Es sind Wahlen von einer Dramatik, wie sie die Fünfte Französische Republik noch nicht gesehen hat. Wenn am kommenden Sonntag fast 46 Millionen stimmberechtigte Franzosen für den ersten Wahlgang der Präsidentschaftswahl an die Urnen gebeten werden, entscheiden sie nicht nur darüber, wer in den nächsten fünf Jahren vom Élysée-Palast in Paris aus die Geschicke ihres Landes bestimmen wird. Aufgrund der Kandidaten, die sich der Wahl stellen, ist es diesmal gleichsam ein Votum über die Verankerung des Landes in Europa und damit ein für die EU insgesamt schicksalsträchtiger Tag.

Erstmals in der Nachkriegsgeschichte des Landes könnte nämlich der Fall eintreten, dass es mit Marine Le Pen, der Chefin des rechtspopulistischen Front Nation, und dem Linksaußen Jean-Luc Mélenchon zwei Politiker in die Stichwahl schaffen, deren deklariertes Ziel es ist, aus den europäischen Verträgen, dem Euro und der Nato auszusteigen. Das aber wäre nicht nur für die zweitgrößte Volkswirtschaft der Eurozone eine Katastrophe. Auch die durch den Brexit geschwächte Europäische Union würde einen solchen Aderlass wohl kaum verkraften.

Frankreich - ein Schatten seiner selbst

Denn Frankreich ist nicht irgendein Land. Auch wenn es -bedingt durch große wirtschaftliche Probleme, durch seine Unfähigkeit, sich selbst zu reformieren, und die zögerliche Politik des nach nur fünf Jahren aus freien Stücken aus dem Amt scheidenden sozialistischen Staatsoberhaupts François Hollande (auch das eine Premiere!) - seit geraumer Zeit nur mehr als Schatten seiner selbst dahindümpelt, ist es gemeinsam mit dem deutschen Nachbarn doch der Motor der europäischen Einigung.

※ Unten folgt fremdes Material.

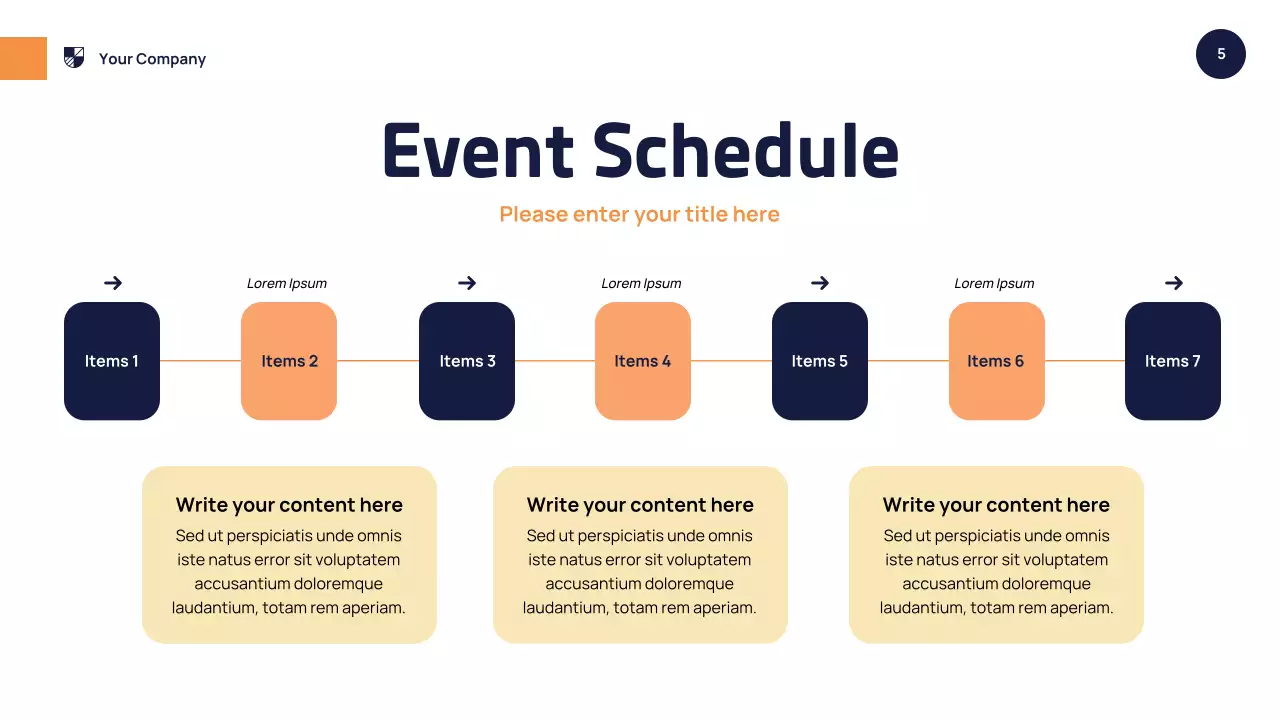 Your Company

5

Event Schedule

Please enter your title here

Lorem Ipsum

Lorem Ipsum

Lorem Ipsum

Items 1

Items 2

Items 3

Items 4

Items 5

Items 6

Items 7

Write your content here

Sed ut perspiciatis unde omnis iste natus error sit voluptatem accusantium doloremque laudantium, totam rem aperiam.

Write your content here

Sed ut perspiciatis unde omnis iste natus error sit voluptatem accusantium doloremque laudantium, totam rem aperiam.

Write your content here

Sed ut perspiciatis unde omnis iste natus error sit voluptatem accusantium doloremque laudantium, totam rem aperiam.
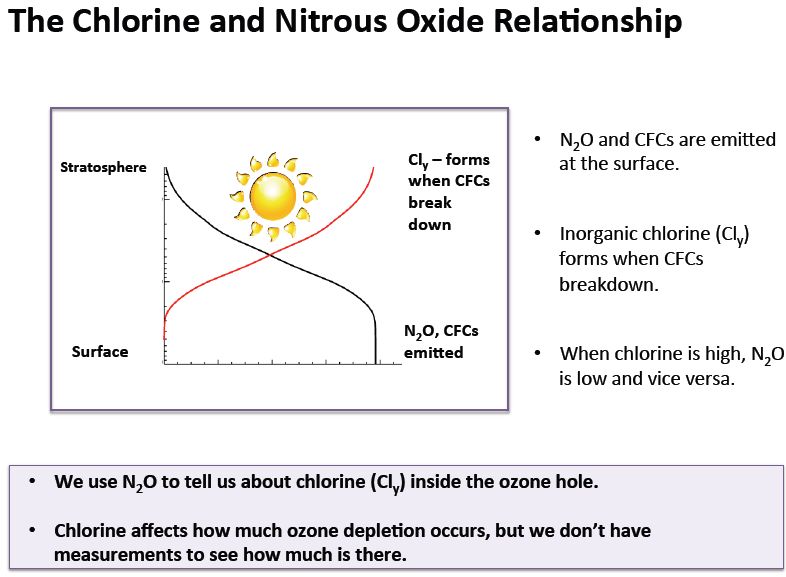 The Chlorine and Nitrous Oxide Relationship

Stratosphere

Surface

$Cl_y$ – forms when CFCs break down

$N_2O$, CFCs emitted

• $N_2O$ and CFCs are emitted at the surface.

• Inorganic chlorine ($Cl_y$) forms when CFCs breakdown.

• When chlorine is high, $N_2O$ is low and vice versa.

• We use $N_2O$ to tell us about chlorine ($Cl_y$) inside the ozone hole.

• Chlorine affects how much ozone depletion occurs, but we don't have measurements to see how much is there.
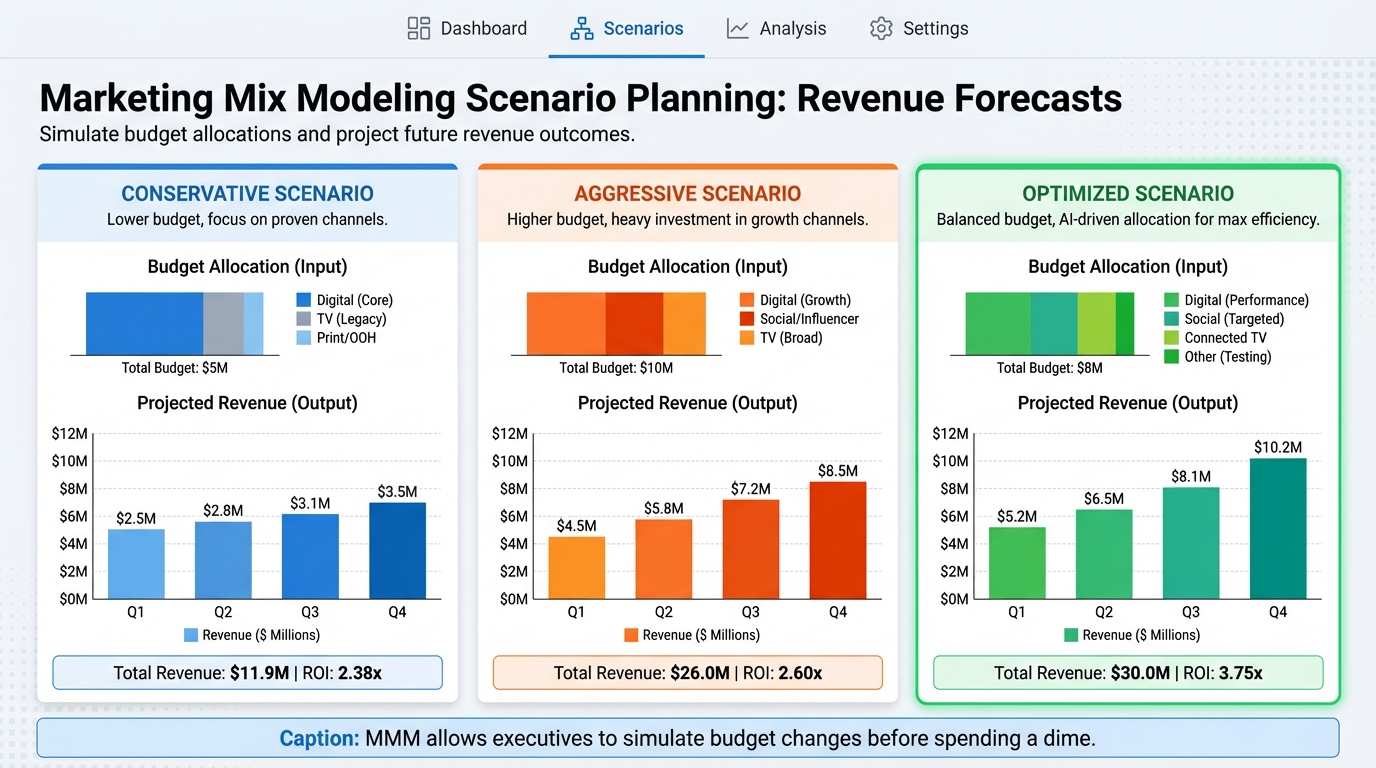 Dashboard Scenarios Analysis Settings

Marketing Mix Modeling Scenario Planning: Revenue Forecasts

Simulate budget allocations and project future revenue outcomes.

CONSERVATIVE SCENARIO

Lower budget, focus on proven channels.

Budget Allocation (Input)

Digital (Core)
TV (Legacy)
Print/OOH

Total Budget: $5M

Projected Revenue (Output)

$12M
$10M
$8M
$6M
$4M
$2M
$0M

$2.5M $2.8M $3.1M $3.5M

Q1 Q2 Q3 Q4

Revenue ($ Millions)

Total Revenue: $11.9M | ROI: 2.38x

AGGRESSIVE SCENARIO

Higher budget, heavy investment in growth channels.

Budget Allocation (Input)

Digital (Growth)
Social/Influencer
TV (Broad)

Total Budget: $10M

Projected Revenue (Output)

$12M
$10M
$8M
$6M
$4M
$2M
$0M

$4.5M $5.8M $7.2M $8.5M

Q1 Q2 Q3 Q4

Revenue ($ Millions)

Total Revenue: $26.0M | ROI: 2.60x

OPTIMIZED SCENARIO

Balanced budget, AI-driven allocation for max efficiency.

Budget Allocation (Input)

Digital (Performance)
Social (Targeted)
Connected TV
Other (Testing)

Total Budget: $8M

Projected Revenue (Output)

$12M
$10M
$8M
$6M
$4M
$2M
$0M

$5.2M $6.5M $8.1M $10.2M

Q1 Q2 Q3 Q4

Revenue ($ Millions)

Total Revenue: $30.0M | ROI: 3.75x

Caption: MMM allows executives to simulate budget changes before spending a dime.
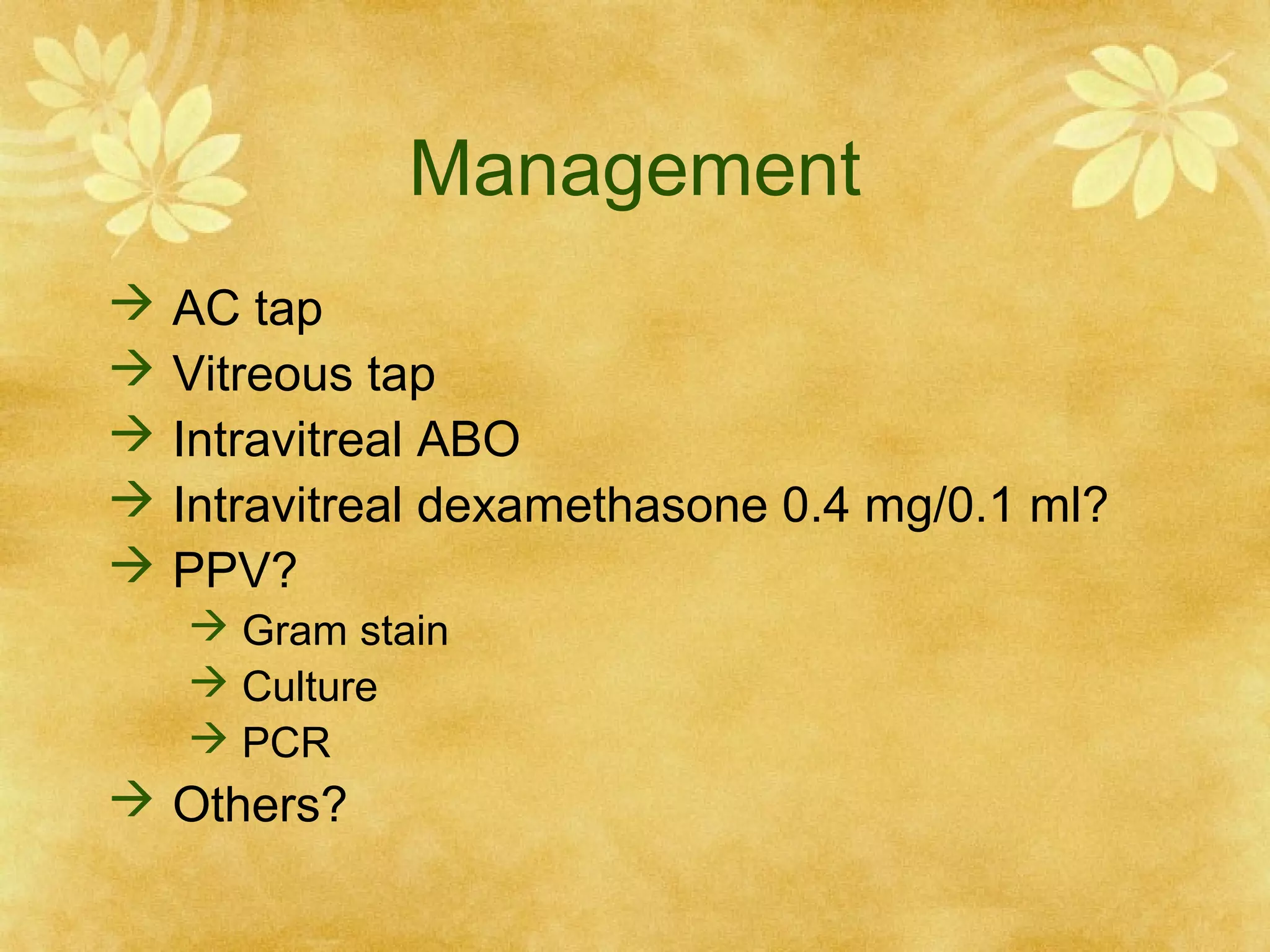 Management

→ AC tap
→ Vitreous tap
→ Intravitreal ABO
→ Intravitreal dexamethasone 0.4 mg/0.1 ml?
→ PPV?
  → Gram stain
  → Culture
  → PCR
→ Others?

Diese steht und fällt mit der Achse, welche die zwei ehemaligen Erbfeinde seit nunmehr 60 Jahren bilden. Dass bei dieser Wahl jetzt plötzlich alles möglich ist und keine Überraschung ausgeschlossen werden kann, hat mit der außergewöhnlichen Dynamik zu tun und den jähen Wendungen, die den Wahlkampf in den letzten Tagen kennzeichnen. Sah es lange Zeit so aus, als würden sich die strammrechte Le Pen und der von den Medien gehätschelte ehemalige Hollande-Zögling und liberale Europäer Emmanuel Macron das Rennen um den Élysée-Palast untereinander ausmachen, ist aus dem Duell überraschend wieder ein Vierkampf geworden.
Mit viel Witz, Hemdsärmeligkeit und einer Agenda, in der er hemmungslos antikapitalistischen Protektionismus mit linker Revolutionsromantik, EU-Kritik und Merkel-Bashing zusammenrührt, ist es dem ehemaligen Trotzkisten Mélenchon gelungen, in den Umfragen auf Sichtweite des Führungsduos heranzustürmen. Aber auch der durch eine Scheinbeschäftigungsaffäre um seine Frau arg geschwächte Konservative Fillon hat sich offenbar derappelt und taucht auf den letzten Metern plötzlich wieder im Rückspiegel auf. Er hat den solidesten Kern von Stammwählern, was sich bei über einem Drittel unentschlossener Wähler im Finale noch als unschätzbarer Vorteil erweisen könnte.